# WHAT NEEDS TO BE DONE
The answer must consist only of the lines in the records below from the line with "Funny Basic Human" to the line with "Ritsumeikan University at", both included, copied word for word with every picture left out.
==== DATA
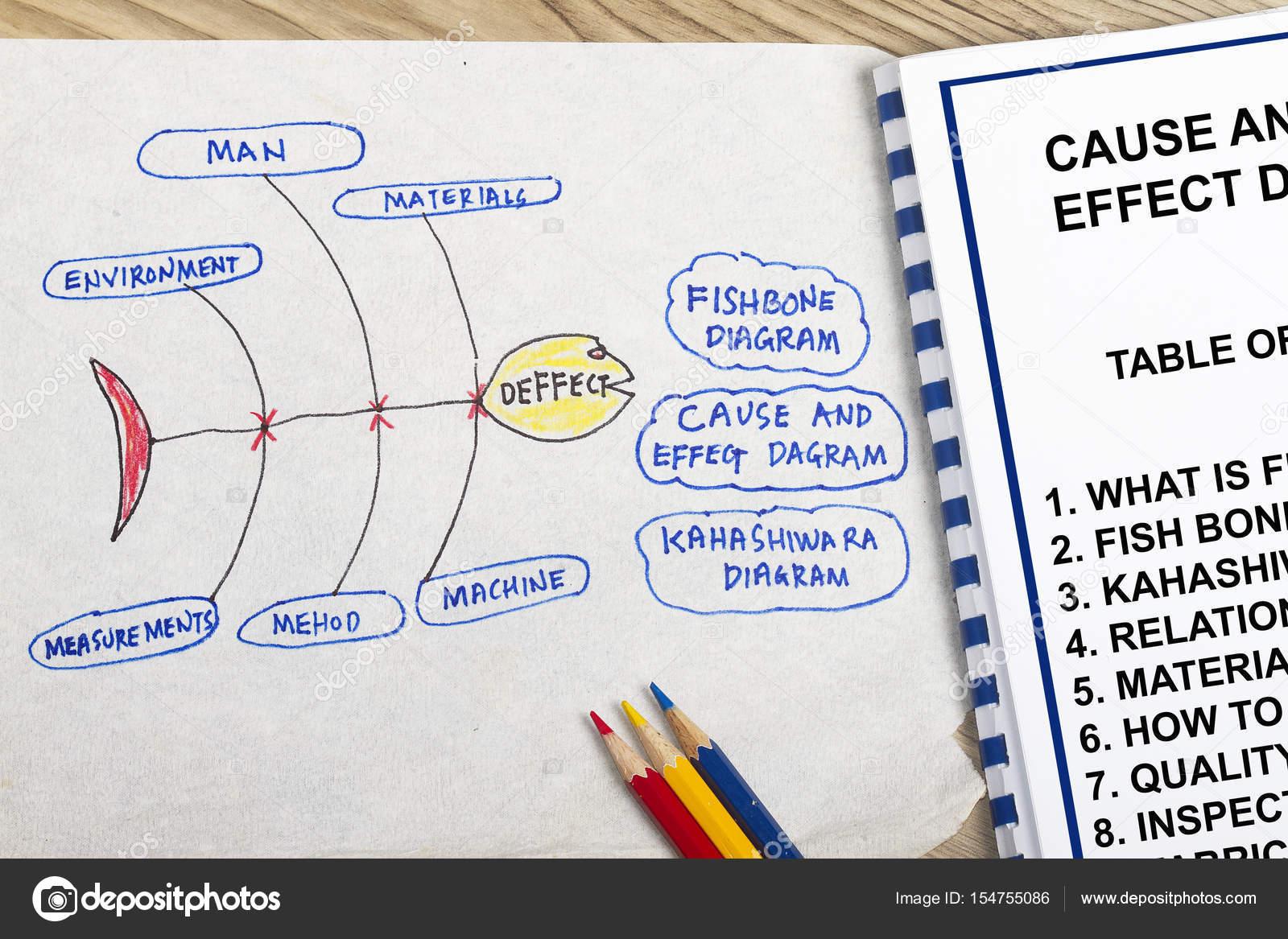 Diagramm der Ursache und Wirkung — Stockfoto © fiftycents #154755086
========
==== DATA
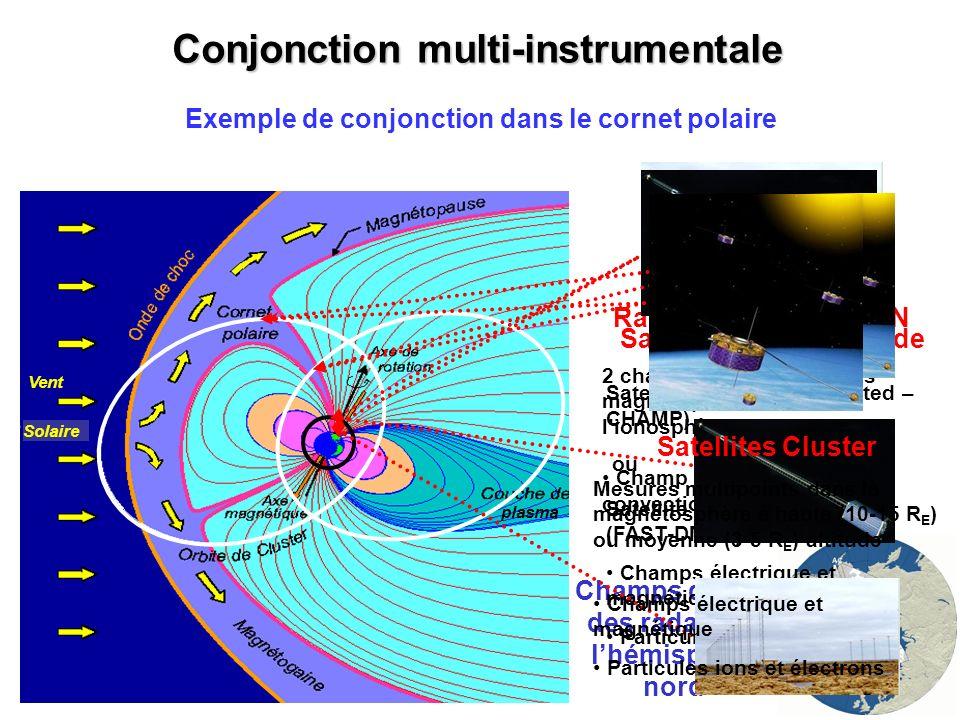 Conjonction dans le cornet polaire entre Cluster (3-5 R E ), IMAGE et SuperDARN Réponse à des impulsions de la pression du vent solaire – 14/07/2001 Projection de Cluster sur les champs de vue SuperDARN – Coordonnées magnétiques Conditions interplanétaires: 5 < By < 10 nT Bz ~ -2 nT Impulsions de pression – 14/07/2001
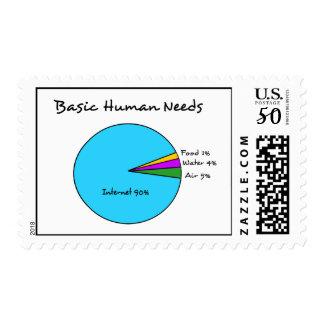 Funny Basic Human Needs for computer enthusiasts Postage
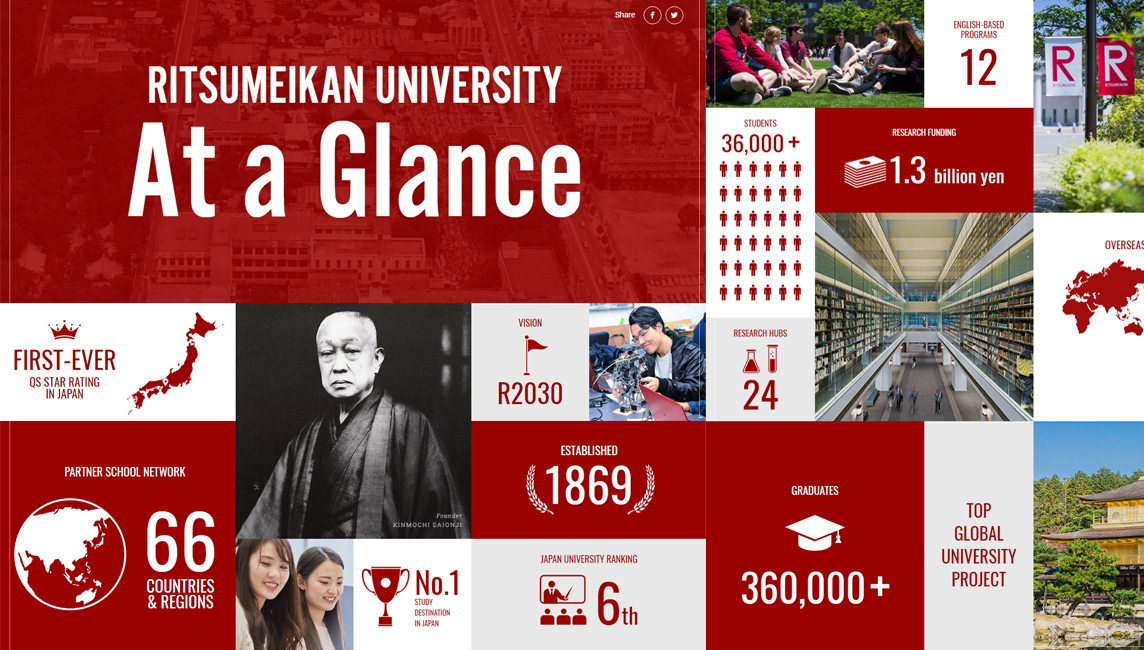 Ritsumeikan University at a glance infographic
========
# YOUR RESPONSE
 Funny Basic Human Needs for computer enthusiasts Postage
 Ritsumeikan University at a glance infographic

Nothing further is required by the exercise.